━━━━━ DATA PROVIDED ━━━━━

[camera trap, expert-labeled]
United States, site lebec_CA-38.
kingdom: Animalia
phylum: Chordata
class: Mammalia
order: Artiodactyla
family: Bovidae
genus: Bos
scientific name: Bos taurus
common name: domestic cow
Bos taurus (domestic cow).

━━━━━
━━━━━ DATA PROVIDED ━━━━━

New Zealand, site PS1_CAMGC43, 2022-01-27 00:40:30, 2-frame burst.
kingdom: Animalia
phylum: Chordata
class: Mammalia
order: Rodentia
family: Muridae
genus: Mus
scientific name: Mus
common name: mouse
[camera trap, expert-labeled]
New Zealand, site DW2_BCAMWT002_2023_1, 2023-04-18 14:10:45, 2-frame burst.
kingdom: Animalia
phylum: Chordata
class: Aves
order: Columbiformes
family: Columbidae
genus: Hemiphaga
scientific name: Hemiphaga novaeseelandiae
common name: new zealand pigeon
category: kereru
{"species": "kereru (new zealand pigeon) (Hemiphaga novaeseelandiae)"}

━━━━━
━━━━━ DATA PROVIDED ━━━━━

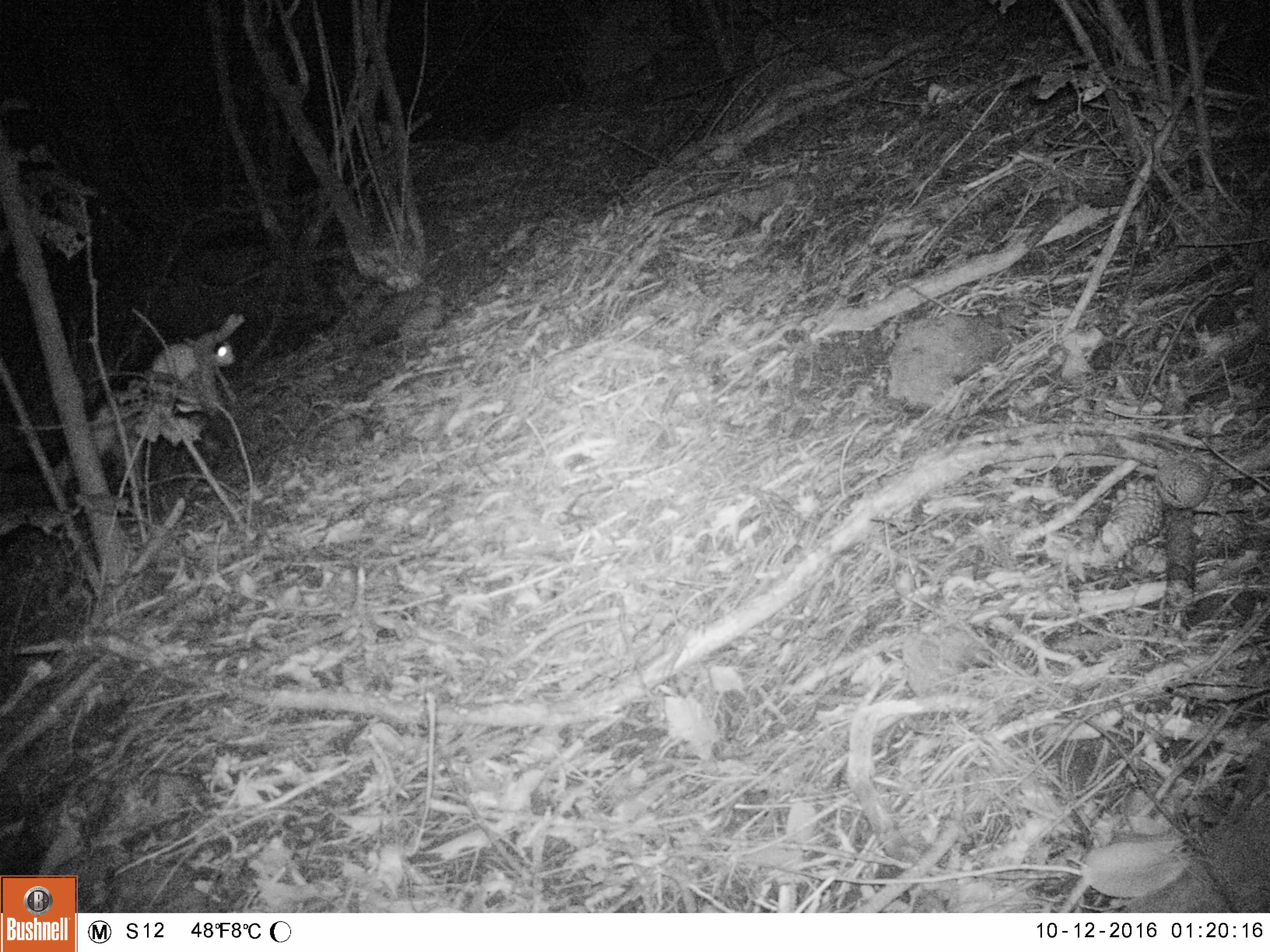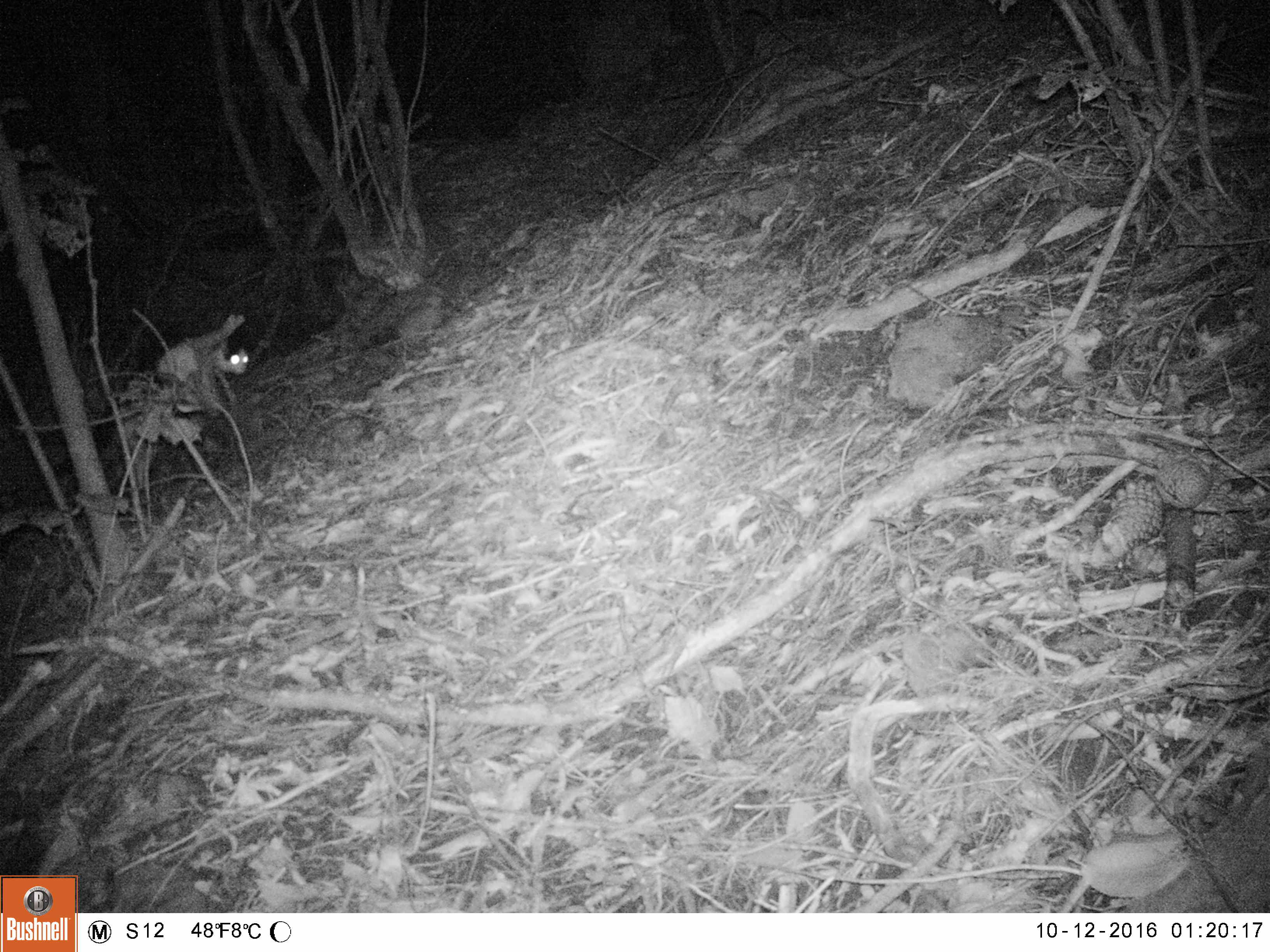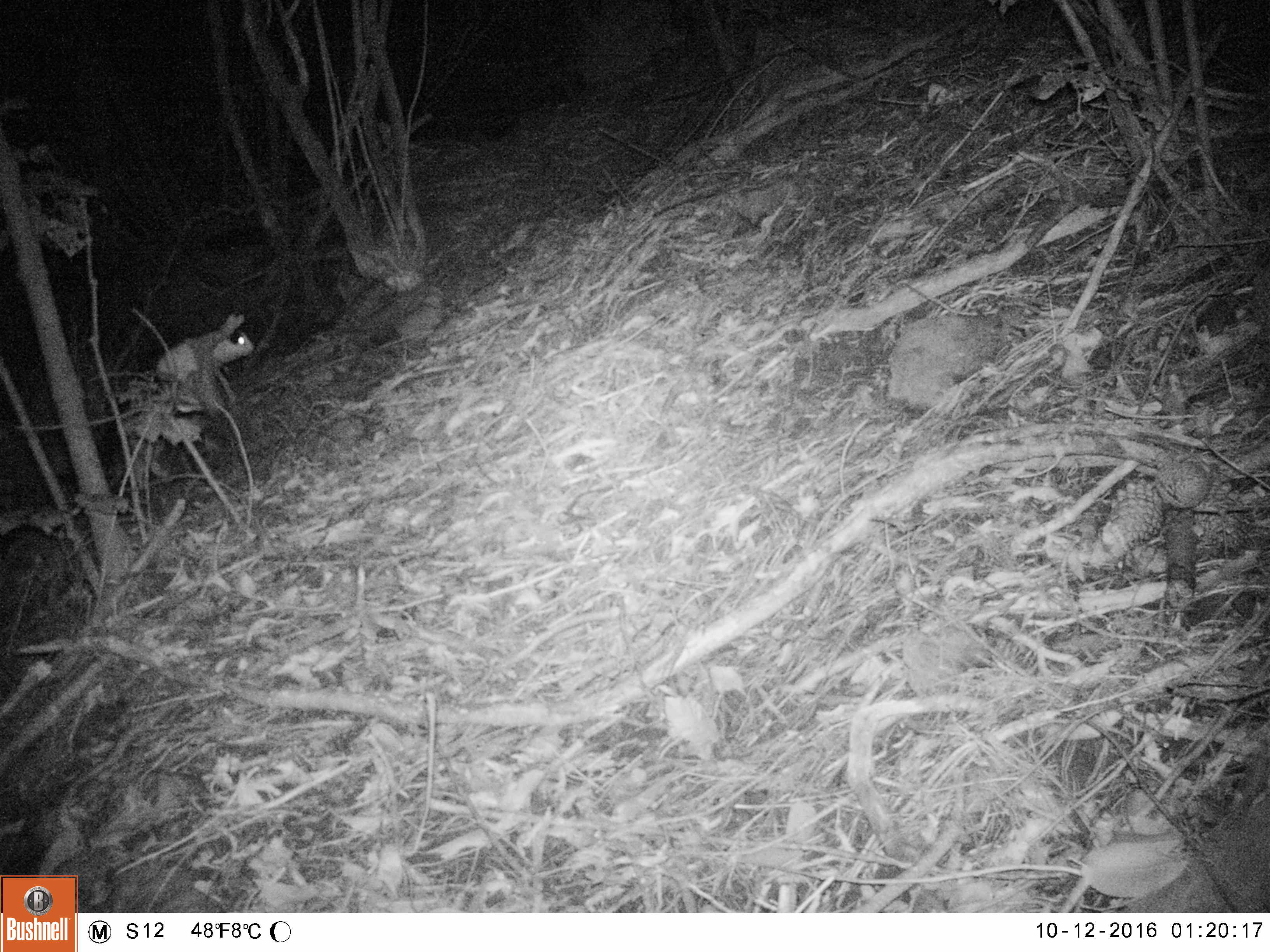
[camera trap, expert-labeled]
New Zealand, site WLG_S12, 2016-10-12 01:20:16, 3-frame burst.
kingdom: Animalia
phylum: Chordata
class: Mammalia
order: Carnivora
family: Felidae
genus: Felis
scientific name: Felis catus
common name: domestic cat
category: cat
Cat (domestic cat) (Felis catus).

━━━━━

WHAT YOU HAVE TO DO: If a line of the material contains the word "frame", count it; please reply with the total and nothing more.

EXPECTED ANSWER: 3